Keith F. wrote:
libxml is a mature C library and quite fast, but is (by default)
DOM-based (as is REXML).
Sorry, I did not express myself clearly. I definitely need a DOM-based
approach, but REXML is a lot slower than libxml, and libxml can be a
PITA to install on some platforms/distros (e.g. it took quite some time
on my ubuntu box, because neither gem install nor apt-get wanted to
install the newest version which I needed).
The catch is that I would like to use this in my web scraping framework,
scRUBYt! - and of course dependency on libxml would mean that everybody
who would like to install sRUBYt!, would have to install libxml too. I
got tons of support requests from ubuntu users who have had problems
installing mechanize on ubuntu (it is depending on libssl-ruby there),
so I guess this number would be much higher in the case of libxml which
has much more funky dependencies.

● **REQUIRED TASK 1**: Transcribe the passage of the forum post on XML libraries starting with "Sorry, I did" and going on through "more funky dependencies.".
● **REQUIRED TASK 2**:
Answer these questions from the forum post on XML libraries above:
(a) Which library is described as a mature C library?
(b) Which two installation methods would not install the newest version of libxml on the writer's ubuntu box?
(c) On what does mechanize depend on ubuntu?

Stored entries
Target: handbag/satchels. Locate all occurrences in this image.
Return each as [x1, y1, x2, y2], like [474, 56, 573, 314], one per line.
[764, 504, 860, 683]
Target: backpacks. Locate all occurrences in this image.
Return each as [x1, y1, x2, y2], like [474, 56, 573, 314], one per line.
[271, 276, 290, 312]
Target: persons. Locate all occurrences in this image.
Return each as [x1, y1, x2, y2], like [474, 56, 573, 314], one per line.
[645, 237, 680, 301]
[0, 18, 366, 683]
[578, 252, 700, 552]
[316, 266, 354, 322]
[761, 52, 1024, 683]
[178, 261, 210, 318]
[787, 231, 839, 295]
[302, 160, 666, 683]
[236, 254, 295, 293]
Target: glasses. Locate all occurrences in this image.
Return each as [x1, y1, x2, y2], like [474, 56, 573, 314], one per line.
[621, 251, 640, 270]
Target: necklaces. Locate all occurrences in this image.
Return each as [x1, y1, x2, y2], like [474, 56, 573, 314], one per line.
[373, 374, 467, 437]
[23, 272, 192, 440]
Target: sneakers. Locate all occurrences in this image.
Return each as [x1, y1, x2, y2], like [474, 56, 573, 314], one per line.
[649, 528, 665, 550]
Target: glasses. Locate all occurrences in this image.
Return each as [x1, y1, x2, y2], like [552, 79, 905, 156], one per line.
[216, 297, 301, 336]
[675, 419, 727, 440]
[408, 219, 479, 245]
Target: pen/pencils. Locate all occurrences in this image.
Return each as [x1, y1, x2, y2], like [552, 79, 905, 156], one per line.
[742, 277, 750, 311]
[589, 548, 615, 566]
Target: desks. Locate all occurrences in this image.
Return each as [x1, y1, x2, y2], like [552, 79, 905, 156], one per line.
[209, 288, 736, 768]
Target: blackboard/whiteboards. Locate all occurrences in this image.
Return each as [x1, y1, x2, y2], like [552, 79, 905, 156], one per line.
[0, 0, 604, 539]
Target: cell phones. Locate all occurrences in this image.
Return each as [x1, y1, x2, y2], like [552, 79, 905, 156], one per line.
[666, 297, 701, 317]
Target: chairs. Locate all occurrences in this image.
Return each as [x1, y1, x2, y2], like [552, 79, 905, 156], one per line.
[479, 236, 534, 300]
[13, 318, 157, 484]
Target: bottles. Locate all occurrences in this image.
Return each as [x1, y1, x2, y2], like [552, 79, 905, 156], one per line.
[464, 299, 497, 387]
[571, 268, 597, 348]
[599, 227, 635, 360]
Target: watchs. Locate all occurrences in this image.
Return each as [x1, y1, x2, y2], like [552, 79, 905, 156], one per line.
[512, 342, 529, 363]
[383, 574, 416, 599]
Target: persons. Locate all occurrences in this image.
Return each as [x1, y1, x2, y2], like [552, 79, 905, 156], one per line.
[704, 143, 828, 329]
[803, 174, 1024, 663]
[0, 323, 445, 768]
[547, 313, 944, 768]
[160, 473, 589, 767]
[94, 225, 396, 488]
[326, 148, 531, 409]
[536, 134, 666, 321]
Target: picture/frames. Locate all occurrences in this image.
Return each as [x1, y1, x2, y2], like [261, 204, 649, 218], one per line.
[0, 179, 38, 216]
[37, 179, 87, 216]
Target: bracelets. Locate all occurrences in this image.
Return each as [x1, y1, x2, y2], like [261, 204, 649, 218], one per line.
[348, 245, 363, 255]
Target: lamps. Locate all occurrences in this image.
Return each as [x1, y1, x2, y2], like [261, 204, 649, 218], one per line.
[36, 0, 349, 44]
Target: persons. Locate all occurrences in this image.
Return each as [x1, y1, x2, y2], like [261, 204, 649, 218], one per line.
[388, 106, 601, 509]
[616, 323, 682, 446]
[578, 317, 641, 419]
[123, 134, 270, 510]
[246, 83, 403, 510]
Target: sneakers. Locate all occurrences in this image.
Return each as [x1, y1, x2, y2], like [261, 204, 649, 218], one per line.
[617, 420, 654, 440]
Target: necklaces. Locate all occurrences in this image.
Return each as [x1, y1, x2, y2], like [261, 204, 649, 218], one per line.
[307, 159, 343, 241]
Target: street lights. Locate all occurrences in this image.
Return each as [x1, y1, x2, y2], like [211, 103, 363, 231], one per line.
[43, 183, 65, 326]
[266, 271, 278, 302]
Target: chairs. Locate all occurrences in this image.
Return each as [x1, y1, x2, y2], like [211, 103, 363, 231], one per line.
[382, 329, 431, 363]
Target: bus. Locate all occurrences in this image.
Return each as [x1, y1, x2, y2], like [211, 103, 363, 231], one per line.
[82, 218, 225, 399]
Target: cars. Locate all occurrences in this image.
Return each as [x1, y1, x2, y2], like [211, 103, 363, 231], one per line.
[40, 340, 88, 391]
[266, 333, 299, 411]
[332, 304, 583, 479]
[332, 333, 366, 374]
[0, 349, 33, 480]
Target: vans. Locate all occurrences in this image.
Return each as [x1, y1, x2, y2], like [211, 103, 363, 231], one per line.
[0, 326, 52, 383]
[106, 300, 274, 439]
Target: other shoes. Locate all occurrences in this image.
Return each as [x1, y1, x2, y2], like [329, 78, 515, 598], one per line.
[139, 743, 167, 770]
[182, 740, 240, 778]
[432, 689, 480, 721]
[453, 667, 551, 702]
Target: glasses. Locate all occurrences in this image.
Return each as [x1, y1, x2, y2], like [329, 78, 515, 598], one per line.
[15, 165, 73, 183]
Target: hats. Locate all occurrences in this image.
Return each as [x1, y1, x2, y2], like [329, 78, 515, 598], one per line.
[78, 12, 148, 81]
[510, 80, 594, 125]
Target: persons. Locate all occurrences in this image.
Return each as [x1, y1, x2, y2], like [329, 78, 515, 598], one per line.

● **EXPECTED ANSWER 1**:
Sorry, I did not express myself clearly. I definitely need a DOM-based
approach, but REXML is a lot slower than libxml, and libxml can be a
PITA to install on some platforms/distros (e.g. it took quite some time
on my ubuntu box, because neither gem install nor apt-get wanted to
install the newest version which I needed).
The catch is that I would like to use this in my web scraping framework,
scRUBYt! - and of course dependency on libxml would mean that everybody
who would like to install sRUBYt!, would have to install libxml too. I
got tons of support requests from ubuntu users who have had problems
installing mechanize on ubuntu (it is depending on libssl-ruby there),
so I guess this number would be much higher in the case of libxml which
has much more funky dependencies.

● **EXPECTED ANSWER 2**:
(a) libxml
(b) gem install and apt-get
(c) libssl-ruby